In total, we surveyed 888 people, but not all of them were present in all waves because the composition of the network changes as time goes by. We surveyed people belonging to a high school over the course of four academic years. Every academic year, new people enter the high school to take the first course, and at the end of the school year, almost all the people belonging to the last course leave the high school (a minor portion of them need to repeat the course if they fail their subjects). Thus, every academic year, some nodes appear in the network, and others disappear. In Fig. 1, we depict this turnover in a visual manner. Only 15% of the people are present in both the first and the last waves. This will become a very relevant fact when we show the network is in equilibrium, because this equilibrium will not result from the same group of people interacting over the course of four years, but rather an internal property of the network dynamics independent of the network composition. Due to this turnover, every snapshot of the network contains about 500 active nodes out of the 888. Let us define some notation for the discussions that follow. Throughout the paper, we will distinguish between a ‘link’ and an ‘edge’. Although these two concepts are often treated interchangeably, here we differentiate them. A link (or tie) refers to the directional connection from one node to another, whereas an edge represents the pair of links connecting two nodes (one in each direction). We provide a more detailed explanation of this distinction later in the manuscript.
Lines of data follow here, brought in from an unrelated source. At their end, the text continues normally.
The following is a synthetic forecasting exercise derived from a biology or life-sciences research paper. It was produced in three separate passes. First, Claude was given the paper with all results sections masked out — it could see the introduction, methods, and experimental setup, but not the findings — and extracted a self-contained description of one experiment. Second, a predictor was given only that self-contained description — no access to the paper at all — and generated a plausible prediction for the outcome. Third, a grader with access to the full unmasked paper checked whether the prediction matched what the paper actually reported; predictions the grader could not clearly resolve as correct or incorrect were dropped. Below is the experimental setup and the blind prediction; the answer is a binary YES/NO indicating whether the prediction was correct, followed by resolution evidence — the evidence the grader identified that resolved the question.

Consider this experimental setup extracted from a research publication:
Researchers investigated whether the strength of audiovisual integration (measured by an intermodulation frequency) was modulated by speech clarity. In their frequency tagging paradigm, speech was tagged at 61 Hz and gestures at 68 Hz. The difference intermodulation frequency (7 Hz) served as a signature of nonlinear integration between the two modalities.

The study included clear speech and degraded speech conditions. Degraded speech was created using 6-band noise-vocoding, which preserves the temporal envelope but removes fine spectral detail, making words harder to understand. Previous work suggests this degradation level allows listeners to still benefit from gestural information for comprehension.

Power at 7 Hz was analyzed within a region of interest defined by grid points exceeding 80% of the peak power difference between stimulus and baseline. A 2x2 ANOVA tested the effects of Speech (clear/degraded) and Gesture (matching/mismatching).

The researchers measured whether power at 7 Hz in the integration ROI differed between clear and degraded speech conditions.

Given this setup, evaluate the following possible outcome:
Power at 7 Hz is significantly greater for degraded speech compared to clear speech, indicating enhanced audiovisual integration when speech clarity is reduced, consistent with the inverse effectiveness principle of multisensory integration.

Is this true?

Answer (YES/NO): NO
**Fig. 1: Representation of the network composition over the course of the 10 waves.**

Table of Contents

Toggle

Stationarity of the transition matrices

In a nutshell, the concept of dynamical equilibrium in a physical system implies that the macroscopic, average properties of the system remain constant, fluctuating around a stable value, while microscopic dynamics are actively changing. For instance, in a gas, the microscopic components (the particles) are constantly moving at different velocities, colliding, vibrating, etc. However, if the gas is in equilibrium, macroscopic properties such as temperature, pressure, or volume remain constant.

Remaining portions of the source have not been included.